Daniela y Rosario caminan por la calle estrecha que conduce a la avenida. Van despacio, conversan.

–¿Y cómo reaccionó Claudio al tener que salirse del trabajo?

–Mal; ni modo que no. Imagínate que llevaba en la perfiladora casi dos años. Estaba contento, aprendió mucho y, sobre todo, tenía buenos amigos. Los domingos organizaban partidos de futbol. Siguió en la liga, pero ya no fue igual y la dejó.

–Y sin el sueldo de Claudio, ¿cómo le van a hacer?

–Ya echamos cuentas. Reduciendo algunos gastos, con mi sueldo podemos librarla. Ahorita estoy sacando quince mil, no es mucho, pero tengo la ventaja de que no gasto en pasajes. Mi casa está cerca del taller. Voy y vengo a pie. Aparte, ya no tendré que pagarle a la muchacha.

–Y ¿quién va a ayudarte con tu hijo y con la casa mientras estás en el trabajo?

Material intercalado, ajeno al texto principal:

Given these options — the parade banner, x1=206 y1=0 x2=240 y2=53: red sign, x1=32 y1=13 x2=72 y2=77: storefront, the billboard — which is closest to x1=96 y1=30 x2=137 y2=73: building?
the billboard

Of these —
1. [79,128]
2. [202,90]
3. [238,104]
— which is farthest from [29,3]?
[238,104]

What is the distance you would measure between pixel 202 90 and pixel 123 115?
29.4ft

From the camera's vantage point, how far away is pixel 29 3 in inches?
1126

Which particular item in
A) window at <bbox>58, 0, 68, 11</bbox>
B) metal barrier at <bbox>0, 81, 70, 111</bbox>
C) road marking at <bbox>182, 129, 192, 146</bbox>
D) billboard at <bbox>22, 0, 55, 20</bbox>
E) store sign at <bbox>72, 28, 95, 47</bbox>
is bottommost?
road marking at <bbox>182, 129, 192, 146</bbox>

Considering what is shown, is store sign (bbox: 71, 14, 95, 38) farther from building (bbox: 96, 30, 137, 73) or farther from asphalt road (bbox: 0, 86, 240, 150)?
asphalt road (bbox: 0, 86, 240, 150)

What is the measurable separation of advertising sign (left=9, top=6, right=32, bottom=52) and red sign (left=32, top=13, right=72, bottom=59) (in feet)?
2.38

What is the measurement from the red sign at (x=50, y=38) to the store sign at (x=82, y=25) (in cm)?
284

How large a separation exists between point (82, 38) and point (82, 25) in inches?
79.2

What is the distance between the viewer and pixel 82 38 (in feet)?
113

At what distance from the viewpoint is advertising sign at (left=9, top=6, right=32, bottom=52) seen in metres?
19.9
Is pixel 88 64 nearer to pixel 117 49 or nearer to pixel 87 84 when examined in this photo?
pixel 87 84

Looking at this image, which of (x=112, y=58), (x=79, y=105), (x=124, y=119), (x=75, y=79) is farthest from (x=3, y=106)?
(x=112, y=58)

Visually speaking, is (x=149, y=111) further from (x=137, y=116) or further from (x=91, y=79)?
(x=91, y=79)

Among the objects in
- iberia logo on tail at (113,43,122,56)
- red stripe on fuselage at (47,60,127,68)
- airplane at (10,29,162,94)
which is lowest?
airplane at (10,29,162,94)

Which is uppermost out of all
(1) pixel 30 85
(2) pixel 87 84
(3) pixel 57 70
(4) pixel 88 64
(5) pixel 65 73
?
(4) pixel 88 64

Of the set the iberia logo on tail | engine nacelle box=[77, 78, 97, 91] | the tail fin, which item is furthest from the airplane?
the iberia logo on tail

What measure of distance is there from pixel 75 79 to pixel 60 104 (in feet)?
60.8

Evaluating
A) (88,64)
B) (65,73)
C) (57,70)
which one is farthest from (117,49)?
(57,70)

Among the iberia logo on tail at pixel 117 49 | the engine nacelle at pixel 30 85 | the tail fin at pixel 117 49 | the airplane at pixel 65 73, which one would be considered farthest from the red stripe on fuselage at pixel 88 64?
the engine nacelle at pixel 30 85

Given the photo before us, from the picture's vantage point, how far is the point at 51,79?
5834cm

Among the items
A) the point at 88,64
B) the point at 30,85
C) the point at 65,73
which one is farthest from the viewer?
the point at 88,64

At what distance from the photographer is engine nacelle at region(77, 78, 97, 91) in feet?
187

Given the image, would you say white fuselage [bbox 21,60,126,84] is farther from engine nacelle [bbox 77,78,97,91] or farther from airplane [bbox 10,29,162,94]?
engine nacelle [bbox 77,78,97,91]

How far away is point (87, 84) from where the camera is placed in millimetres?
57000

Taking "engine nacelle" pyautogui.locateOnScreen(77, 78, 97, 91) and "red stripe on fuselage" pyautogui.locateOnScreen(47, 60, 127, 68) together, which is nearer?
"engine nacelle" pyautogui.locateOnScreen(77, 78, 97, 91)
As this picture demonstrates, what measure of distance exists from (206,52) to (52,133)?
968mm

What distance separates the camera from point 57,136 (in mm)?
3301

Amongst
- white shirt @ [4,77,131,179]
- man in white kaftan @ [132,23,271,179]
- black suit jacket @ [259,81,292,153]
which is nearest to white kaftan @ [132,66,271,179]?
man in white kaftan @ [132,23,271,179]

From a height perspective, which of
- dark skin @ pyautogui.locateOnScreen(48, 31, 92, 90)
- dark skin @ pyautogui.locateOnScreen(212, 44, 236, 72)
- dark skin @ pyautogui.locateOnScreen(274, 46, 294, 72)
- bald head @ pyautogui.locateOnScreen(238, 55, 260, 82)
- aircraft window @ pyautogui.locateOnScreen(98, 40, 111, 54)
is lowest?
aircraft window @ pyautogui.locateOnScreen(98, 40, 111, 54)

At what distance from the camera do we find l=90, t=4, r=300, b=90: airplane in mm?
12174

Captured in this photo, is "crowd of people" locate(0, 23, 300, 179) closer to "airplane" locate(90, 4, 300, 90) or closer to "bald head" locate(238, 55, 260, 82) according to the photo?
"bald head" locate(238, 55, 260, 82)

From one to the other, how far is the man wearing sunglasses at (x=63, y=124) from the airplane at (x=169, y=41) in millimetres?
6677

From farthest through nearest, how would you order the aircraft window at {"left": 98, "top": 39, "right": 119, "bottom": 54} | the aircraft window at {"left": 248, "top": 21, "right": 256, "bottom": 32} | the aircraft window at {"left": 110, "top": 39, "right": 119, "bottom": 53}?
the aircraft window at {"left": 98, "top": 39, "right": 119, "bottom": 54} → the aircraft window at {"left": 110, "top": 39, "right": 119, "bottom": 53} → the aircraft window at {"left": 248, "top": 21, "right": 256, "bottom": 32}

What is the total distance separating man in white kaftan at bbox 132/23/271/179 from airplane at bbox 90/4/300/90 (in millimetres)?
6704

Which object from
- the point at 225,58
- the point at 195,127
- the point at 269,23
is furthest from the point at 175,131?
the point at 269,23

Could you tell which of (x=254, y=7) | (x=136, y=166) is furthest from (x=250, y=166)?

–Claudio. Lo hablamos, no creas que no, y me dijo que contara con él para el quehacer, la cocina, las compras y lo que haga falta. (Su expresión se agrava.) La única que puso el grito en el cielo fue mi suegra. Dijo que le parecía muy mal que mientras yo andaba en la calle, Claudio, que estuvo a punto de recibirse de ingeniero, se pasara el día barriendo y haciéndole de pilmama.

–Oye, ¡qué señora!

–Lo bueno es que Claudio se portó bien lindo: le explicó a su madre por qué habíamos decidido el cambio de papeles y ella lo entendió; pero eso sí, no se ofreció a echarnos la mano. Es lógico: ya está grande y además, como atiende su negocito de dulces, pues se cansa.

–¿No se te hizo raro ver a tu esposo convertido en ama de casa?

–No, pero al principio me sentía culpable de que mi esposo se quedara en la casa mientras yo me iba a trabajar, y luego, de que al volver él me atendiera y no al revés, como antes. Ya me acostumbré, pero la situación puede cambiar. A lo mejor un día Claudio encuentra una chamba por aquí cerca sin que tenga que gastarse todo su sueldo en pasajes. Aunque la verdad, si eso llega a ocurrir, voy a extrañar los guisos de Claudio: cocina mil veces mejor que yo.